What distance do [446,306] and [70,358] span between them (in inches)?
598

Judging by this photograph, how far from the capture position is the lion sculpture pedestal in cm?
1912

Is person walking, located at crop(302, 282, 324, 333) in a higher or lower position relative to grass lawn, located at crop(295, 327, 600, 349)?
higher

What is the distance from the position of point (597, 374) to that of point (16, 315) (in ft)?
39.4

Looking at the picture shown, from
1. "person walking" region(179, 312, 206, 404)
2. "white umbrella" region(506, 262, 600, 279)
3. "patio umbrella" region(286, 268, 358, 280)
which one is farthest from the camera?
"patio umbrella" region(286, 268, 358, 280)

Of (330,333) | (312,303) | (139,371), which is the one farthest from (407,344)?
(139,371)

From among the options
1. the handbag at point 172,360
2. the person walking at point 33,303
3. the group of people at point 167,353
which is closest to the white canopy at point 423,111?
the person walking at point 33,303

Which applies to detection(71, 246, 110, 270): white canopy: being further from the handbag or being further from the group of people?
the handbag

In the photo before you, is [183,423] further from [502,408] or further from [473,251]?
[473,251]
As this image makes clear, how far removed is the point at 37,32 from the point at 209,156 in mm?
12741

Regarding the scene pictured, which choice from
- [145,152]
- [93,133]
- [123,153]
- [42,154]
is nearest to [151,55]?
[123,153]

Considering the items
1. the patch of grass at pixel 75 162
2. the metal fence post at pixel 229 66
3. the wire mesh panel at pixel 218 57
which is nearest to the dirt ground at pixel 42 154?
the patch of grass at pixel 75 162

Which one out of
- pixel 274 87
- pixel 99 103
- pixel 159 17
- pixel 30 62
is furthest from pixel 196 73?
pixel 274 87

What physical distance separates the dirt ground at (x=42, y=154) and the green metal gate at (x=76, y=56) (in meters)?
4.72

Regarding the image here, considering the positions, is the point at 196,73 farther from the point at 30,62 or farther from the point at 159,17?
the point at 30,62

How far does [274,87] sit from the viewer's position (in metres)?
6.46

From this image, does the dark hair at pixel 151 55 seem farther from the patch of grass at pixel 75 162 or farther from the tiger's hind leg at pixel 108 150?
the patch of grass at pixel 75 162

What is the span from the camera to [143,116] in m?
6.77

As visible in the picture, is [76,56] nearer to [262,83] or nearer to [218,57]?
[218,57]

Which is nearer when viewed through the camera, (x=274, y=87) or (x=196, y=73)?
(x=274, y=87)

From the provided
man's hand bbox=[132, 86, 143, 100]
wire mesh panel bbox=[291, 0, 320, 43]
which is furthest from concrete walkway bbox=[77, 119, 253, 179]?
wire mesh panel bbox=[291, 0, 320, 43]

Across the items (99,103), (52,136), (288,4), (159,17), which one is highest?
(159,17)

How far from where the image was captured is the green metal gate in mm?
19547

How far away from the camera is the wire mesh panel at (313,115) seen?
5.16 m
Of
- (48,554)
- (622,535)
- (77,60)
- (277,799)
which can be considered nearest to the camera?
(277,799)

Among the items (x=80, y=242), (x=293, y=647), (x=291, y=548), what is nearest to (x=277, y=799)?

........

GIVEN INSTRUCTION: Write out the material exactly as given.

FULL OUTPUT:
What distance do [446,306] and [70,358] span between them (in inches)?
598

Judging by this photograph, how far from the capture position is the lion sculpture pedestal in cm?
1912

Is person walking, located at crop(302, 282, 324, 333) in a higher or lower position relative to grass lawn, located at crop(295, 327, 600, 349)?
higher

What is the distance from the position of point (597, 374) to that of point (16, 315) (in ft)?
39.4

Looking at the picture shown, from
1. "person walking" region(179, 312, 206, 404)
2. "white umbrella" region(506, 262, 600, 279)
3. "patio umbrella" region(286, 268, 358, 280)
which one is farthest from the camera?
"patio umbrella" region(286, 268, 358, 280)

Of (330,333) | (312,303) | (139,371), which is the one farthest from (407,344)?
(139,371)

From among the options
1. the handbag at point 172,360
2. the person walking at point 33,303
3. the group of people at point 167,353
which is closest to the white canopy at point 423,111?
the person walking at point 33,303

Which applies to detection(71, 246, 110, 270): white canopy: being further from the handbag or being further from the group of people?
the handbag

In the photo before you, is [183,423] further from [502,408] or further from [473,251]?
[473,251]
As this image makes clear, how far removed is the point at 37,32 from the point at 209,156 in mm?
12741

Regarding the scene pictured, which choice from
- [145,152]
- [93,133]
- [123,153]
- [42,154]
is nearest to [151,55]?
[123,153]

Considering the items
1. the patch of grass at pixel 75 162
2. the metal fence post at pixel 229 66
3. the wire mesh panel at pixel 218 57
which is nearest to the dirt ground at pixel 42 154?
the patch of grass at pixel 75 162

Which one out of
- pixel 274 87
- pixel 99 103
- pixel 159 17
- pixel 30 62
is furthest from pixel 196 73?
pixel 274 87

What physical distance separates the dirt ground at (x=42, y=154) and the green metal gate at (x=76, y=56) (in meters)?
4.72

Regarding the image here, considering the positions, is the point at 196,73 farther from the point at 30,62 or farther from the point at 159,17?
the point at 30,62

How far does [274,87] sit from the viewer's position (in metres)?
6.46

From this image, does the dark hair at pixel 151 55 seem farther from the patch of grass at pixel 75 162 or farther from the tiger's hind leg at pixel 108 150?
the patch of grass at pixel 75 162

What is the span from the camera to [143,116] in m?
6.77

As visible in the picture, is [76,56] nearer to [262,83] or nearer to [218,57]?
[218,57]

Which is nearer when viewed through the camera, (x=274, y=87) or (x=196, y=73)?
(x=274, y=87)

From the provided
man's hand bbox=[132, 86, 143, 100]
wire mesh panel bbox=[291, 0, 320, 43]
which is furthest from concrete walkway bbox=[77, 119, 253, 179]?
wire mesh panel bbox=[291, 0, 320, 43]

Across the items (99,103), (52,136), (288,4), (159,17), which one is highest?
(159,17)

How far from where the image was captured is the green metal gate in mm?
19547

How far away from the camera is the wire mesh panel at (313,115) seen?
5.16 m
Of
- (48,554)
- (622,535)
- (77,60)
- (277,799)
which can be considered nearest to the camera?
(277,799)

Among the items (x=80, y=242), (x=293, y=647), (x=291, y=548), what is nearest to (x=277, y=799)?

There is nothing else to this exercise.